*Exercise directions:* Apart from the pictures, every entry below must be given again exactly.

***** Data for processing *****

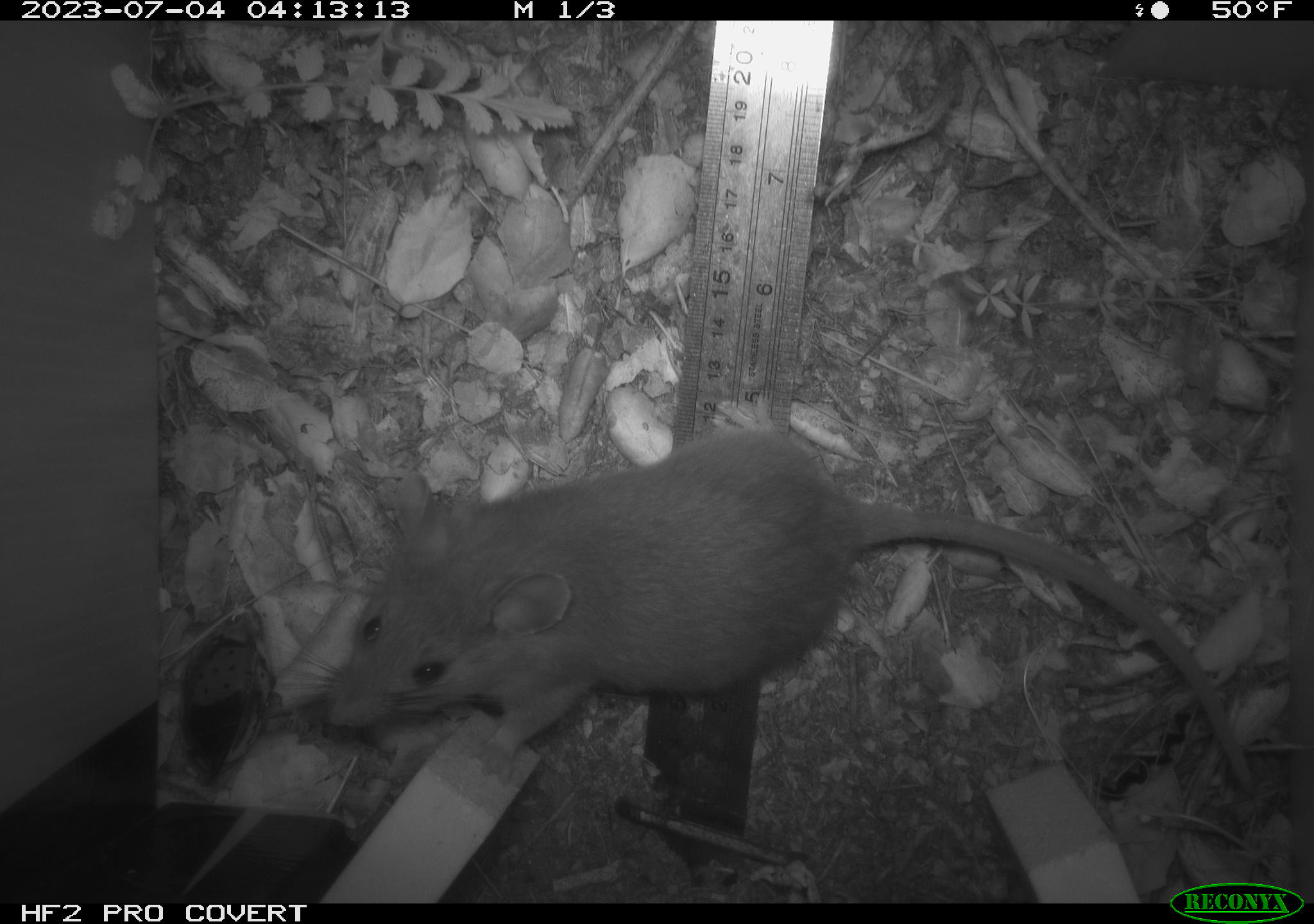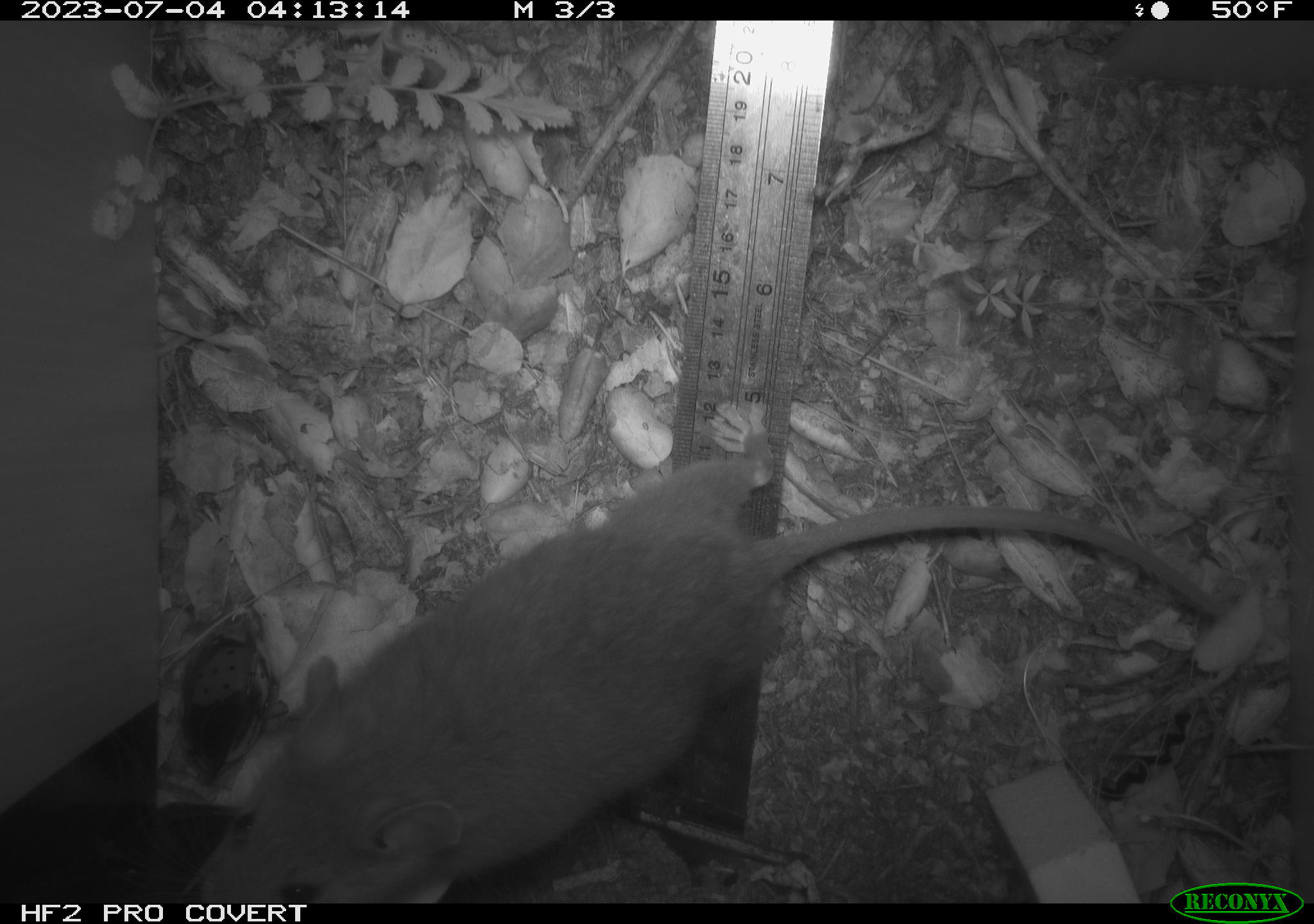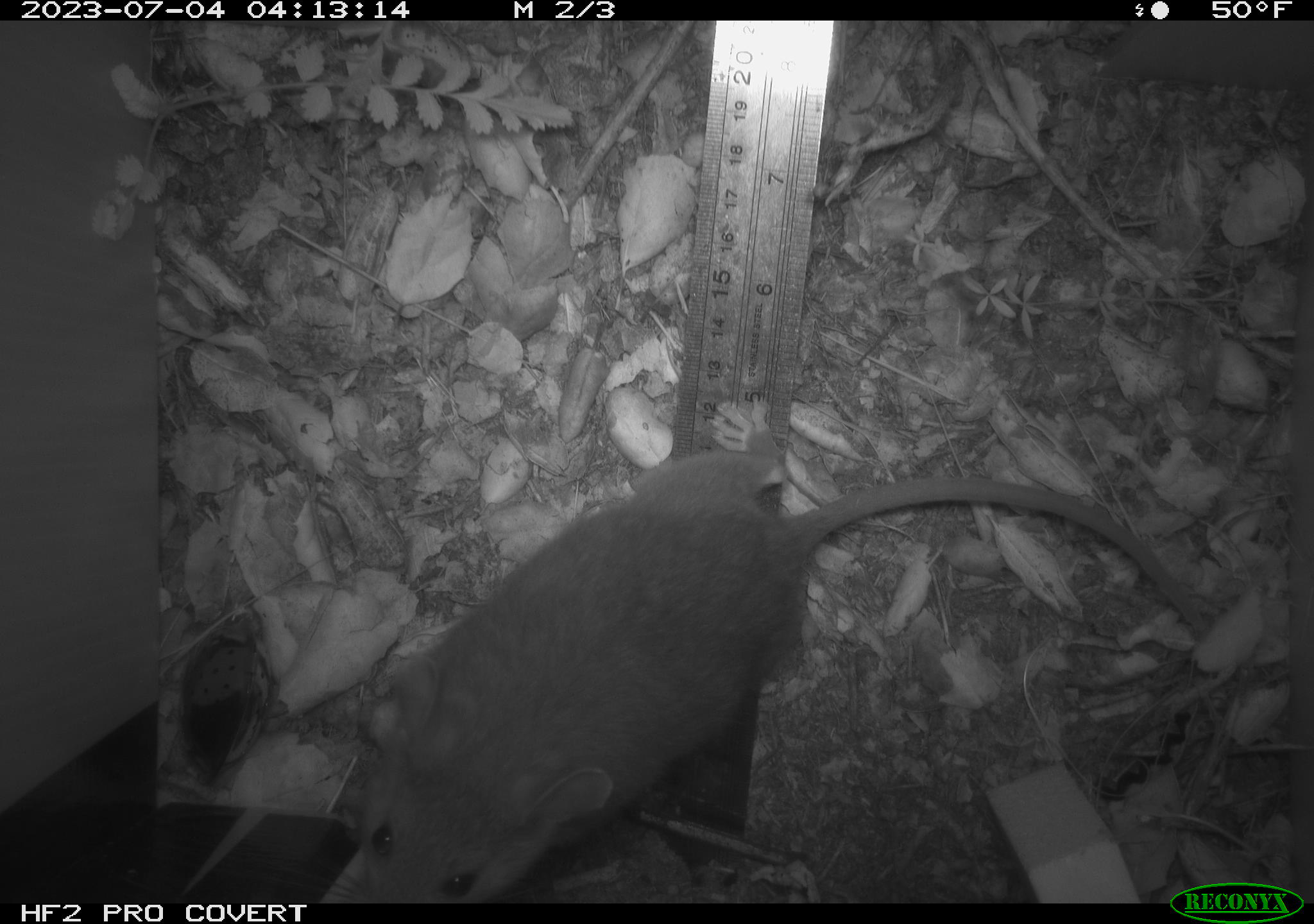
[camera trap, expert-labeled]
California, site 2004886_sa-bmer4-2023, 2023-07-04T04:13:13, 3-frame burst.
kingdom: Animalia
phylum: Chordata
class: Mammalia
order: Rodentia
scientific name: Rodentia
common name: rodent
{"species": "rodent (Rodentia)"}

*****

*Exercise response:*
[camera trap, expert-labeled]
California, site 2004886_sa-bmer4-2023, 2023-07-04T04:13:13, 3-frame burst.
kingdom: Animalia
phylum: Chordata
class: Mammalia
order: Rodentia
scientific name: Rodentia
common name: rodent
{"species": "rodent (Rodentia)"}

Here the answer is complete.